═══ Passage to read

The U.S. Supreme Court has never upheld an unenumerated right under the Night Amendment. While there are no doubt certain unwritten fundamental liberties, the Court has used the Fourteenth Amendment Due Process Clause to articulate the right to privacy, which encompass the rights to marital privacy and the use of contraception, as well as the right to sexual privacy between consenting adults. See Lawrence v. Texas, 539 U.S. 558 (2003).

What is the scholarly interpretation of the Ninth Amendment?

One can scour any law library and find more articles written on the Ninth Amendment than ever anticipated. Many scholars, including John Hart Ely, considered the Ninth Amendment a joke. See Thomas B. McAffee, The Original Meaning of the Ninth Amendment, 90 Colum. L. Rev. 1215 (1990). Judge Robert Bork famously referred to the Ninth Amendment as an “inkblot” before the Senate Judiciary Committee in 1987. See Kurt T. Lash, Inkblot: The Ninth Amendment as Textual Justification for Judicial Enforcement of the Right to Privacy, 80 U. Chi. L. Rev. Dialogue 219 (2013).

Scholar Randy Barnett’s Texas Law Review article sparked even more debate with his handful of models. See Randy E. Barnett, The Ninth Amendment: It Means What it Says, 85 Tex. L. Rev. 1–82 (1995). There is the originalist, or “individual rights model” of the Ninth Amendment which argues the Ninth Amendment is one of the “penumbras” giving rise to privacy.

══════

__Parts of the exercise__.
- 1) List the titles of all the law review articles cited in the passage on the Ninth Amendment.
- 2) According to the passage on the Ninth Amendment, what term did Judge Robert Bork use for the Ninth Amendment before the Senate Judiciary Committee in 1987?
- 3) Continue the passage on the Ninth Amendment from its last sentence.

═══ Items

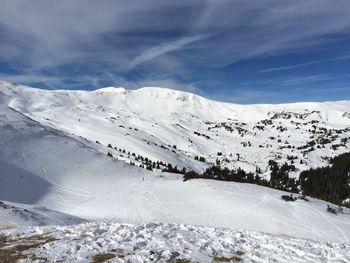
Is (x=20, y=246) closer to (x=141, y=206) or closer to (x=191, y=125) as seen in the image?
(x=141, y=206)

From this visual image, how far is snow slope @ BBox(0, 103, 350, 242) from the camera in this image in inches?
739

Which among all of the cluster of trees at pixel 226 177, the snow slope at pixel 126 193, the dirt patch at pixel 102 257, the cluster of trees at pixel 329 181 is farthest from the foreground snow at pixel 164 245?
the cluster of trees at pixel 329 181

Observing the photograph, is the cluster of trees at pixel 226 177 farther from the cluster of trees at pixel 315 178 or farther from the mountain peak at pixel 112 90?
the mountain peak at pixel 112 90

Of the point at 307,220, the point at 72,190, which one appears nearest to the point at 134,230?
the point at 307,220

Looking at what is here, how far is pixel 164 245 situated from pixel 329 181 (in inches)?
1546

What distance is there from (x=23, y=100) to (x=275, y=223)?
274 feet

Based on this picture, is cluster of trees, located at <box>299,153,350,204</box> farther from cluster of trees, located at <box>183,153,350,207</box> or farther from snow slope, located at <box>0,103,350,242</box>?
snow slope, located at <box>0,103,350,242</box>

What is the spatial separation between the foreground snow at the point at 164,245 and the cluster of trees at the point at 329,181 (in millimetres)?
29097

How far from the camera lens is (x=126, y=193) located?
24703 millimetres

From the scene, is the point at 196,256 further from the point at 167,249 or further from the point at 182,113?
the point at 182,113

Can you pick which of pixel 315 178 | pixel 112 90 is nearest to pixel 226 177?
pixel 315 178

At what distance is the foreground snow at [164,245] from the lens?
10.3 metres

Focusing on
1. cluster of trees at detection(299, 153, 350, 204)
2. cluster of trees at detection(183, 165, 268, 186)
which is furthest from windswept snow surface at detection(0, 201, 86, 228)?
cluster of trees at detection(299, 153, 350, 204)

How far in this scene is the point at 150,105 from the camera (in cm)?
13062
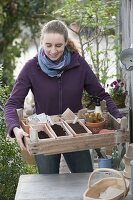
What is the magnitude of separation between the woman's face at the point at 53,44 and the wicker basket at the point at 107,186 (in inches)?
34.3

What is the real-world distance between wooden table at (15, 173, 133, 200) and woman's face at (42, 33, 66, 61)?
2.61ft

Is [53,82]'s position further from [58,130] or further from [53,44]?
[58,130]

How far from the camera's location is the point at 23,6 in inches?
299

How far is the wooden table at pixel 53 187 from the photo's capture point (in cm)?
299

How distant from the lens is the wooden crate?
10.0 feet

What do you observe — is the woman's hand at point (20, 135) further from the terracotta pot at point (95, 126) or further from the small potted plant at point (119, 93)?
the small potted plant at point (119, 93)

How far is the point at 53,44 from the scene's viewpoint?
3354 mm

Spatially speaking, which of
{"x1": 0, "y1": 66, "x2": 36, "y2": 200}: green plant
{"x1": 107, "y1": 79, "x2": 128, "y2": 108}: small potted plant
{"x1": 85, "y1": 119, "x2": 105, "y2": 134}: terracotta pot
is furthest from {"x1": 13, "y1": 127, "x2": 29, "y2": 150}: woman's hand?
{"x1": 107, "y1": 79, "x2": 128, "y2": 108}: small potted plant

══════
═══ Items

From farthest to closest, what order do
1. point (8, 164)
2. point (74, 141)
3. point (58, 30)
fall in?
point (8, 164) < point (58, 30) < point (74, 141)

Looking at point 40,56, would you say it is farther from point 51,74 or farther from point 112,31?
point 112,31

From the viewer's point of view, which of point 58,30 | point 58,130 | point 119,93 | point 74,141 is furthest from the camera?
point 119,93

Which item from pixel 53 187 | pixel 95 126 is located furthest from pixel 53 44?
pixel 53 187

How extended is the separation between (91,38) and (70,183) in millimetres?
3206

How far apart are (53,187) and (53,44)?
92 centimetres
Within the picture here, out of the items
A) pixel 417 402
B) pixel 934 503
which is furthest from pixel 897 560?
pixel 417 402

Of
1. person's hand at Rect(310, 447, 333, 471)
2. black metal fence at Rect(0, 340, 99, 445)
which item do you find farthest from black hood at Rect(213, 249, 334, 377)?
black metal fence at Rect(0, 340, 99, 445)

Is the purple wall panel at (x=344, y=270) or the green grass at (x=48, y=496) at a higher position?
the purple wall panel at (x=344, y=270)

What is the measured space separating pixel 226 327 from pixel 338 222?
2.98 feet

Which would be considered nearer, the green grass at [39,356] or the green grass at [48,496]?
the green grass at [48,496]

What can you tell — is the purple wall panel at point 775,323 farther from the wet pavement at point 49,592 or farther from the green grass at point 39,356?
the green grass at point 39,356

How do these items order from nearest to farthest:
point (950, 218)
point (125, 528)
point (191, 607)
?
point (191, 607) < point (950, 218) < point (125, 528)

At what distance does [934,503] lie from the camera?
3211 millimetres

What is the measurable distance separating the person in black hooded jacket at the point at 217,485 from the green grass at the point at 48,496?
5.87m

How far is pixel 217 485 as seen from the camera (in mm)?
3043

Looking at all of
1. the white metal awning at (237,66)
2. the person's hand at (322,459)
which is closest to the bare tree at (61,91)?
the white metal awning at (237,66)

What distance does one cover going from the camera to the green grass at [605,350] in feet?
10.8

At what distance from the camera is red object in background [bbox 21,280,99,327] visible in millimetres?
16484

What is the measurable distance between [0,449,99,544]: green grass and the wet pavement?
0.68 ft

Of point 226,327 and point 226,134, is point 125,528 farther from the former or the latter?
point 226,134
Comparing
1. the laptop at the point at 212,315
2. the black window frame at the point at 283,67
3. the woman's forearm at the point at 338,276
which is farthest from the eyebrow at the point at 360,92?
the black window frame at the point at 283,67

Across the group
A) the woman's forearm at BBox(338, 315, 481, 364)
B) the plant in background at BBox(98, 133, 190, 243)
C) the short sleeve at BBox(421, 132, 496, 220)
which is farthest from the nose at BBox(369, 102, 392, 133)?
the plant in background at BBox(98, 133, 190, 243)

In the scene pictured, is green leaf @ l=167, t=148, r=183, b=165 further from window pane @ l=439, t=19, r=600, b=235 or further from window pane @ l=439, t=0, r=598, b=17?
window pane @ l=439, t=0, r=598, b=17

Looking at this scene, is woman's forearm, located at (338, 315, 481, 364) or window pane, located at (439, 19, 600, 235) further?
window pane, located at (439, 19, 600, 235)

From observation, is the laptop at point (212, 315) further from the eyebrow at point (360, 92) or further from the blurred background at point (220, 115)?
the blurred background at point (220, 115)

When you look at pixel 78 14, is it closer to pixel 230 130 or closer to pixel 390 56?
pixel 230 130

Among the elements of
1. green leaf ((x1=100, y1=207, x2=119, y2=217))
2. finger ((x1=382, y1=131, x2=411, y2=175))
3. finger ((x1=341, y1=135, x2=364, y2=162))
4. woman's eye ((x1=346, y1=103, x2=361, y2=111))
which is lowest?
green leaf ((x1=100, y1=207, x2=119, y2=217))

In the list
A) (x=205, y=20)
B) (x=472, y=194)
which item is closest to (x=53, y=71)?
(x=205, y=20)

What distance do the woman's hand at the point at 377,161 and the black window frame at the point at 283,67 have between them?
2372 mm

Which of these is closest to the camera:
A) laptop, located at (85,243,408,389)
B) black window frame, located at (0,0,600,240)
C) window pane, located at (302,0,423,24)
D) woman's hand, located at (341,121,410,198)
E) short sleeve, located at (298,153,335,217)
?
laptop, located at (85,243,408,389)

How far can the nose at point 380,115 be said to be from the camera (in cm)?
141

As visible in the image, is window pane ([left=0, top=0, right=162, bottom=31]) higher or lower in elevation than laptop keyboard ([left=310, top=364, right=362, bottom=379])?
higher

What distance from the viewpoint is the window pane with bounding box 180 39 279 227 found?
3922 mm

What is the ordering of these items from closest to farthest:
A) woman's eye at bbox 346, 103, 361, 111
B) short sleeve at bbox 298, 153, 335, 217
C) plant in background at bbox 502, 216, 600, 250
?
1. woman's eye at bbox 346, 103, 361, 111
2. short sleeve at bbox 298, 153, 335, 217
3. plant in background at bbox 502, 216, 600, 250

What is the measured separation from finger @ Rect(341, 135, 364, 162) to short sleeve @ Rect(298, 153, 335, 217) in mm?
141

══════

__Responses__.
- 1)
- The Original Meaning of the Ninth Amendment
- Inkblot: The Ninth Amendment as Textual Justification for Judicial Enforcement of the Right to Privacy
- The Ninth Amendment: It Means What it Says

- 2) He called it an "inkblot."

- 3)
By contrast, Kurt T. Lash’s “federalism model” suggests that James Madison wrote the Ninth Amendment as a response to the anti-federalist concerts that the federal government would interpret its own powers in a way that would infringe on their rights. See Seth Rokosky, Denied and Disparaged: Applying the “Federalist” Ninth Amendment, 159 U. Pa. L. Rev. 275 (2010).

Arguably, the Amendment has only been rendered “meaningless” by those who refuse to acknowledge it: the U.S. Supreme Court—Randy Barnett lamented that the Ninth Amendment “has been so tragically neglected by the Supreme Court over the past two centuries.” Raoul Berger, The Ninth Amendment, As Perceived by Randy Barnett, 88 Nw. U. L. Rev. 1508 (1994). Instead, the Ninth Amendment has been put forth as a powerful method of protecting individual liberties. But formal adjudications of “how?” and “what?” will likely remain unanswered search terms.

According to former Circuit Judge Michael McConnell, the ‘‘other rights’’ to which the Ninth Amendment refers, which are ‘‘retained’’ by the people, comprise the set of natural rights that have not been surrendered or relinquished under the social compact in order to promote the good, prosperity, and safety of society. This set does not include positive rights, which are not ‘‘retained’’ but rather are created by the social compact—such as the enforcement of contracts. Nor does it include those rights ‘‘expressly stipulated for in the Constitution by the declaration of rights.’’Michael W. McConnell, The Ninth Amendment in Light of Text and History.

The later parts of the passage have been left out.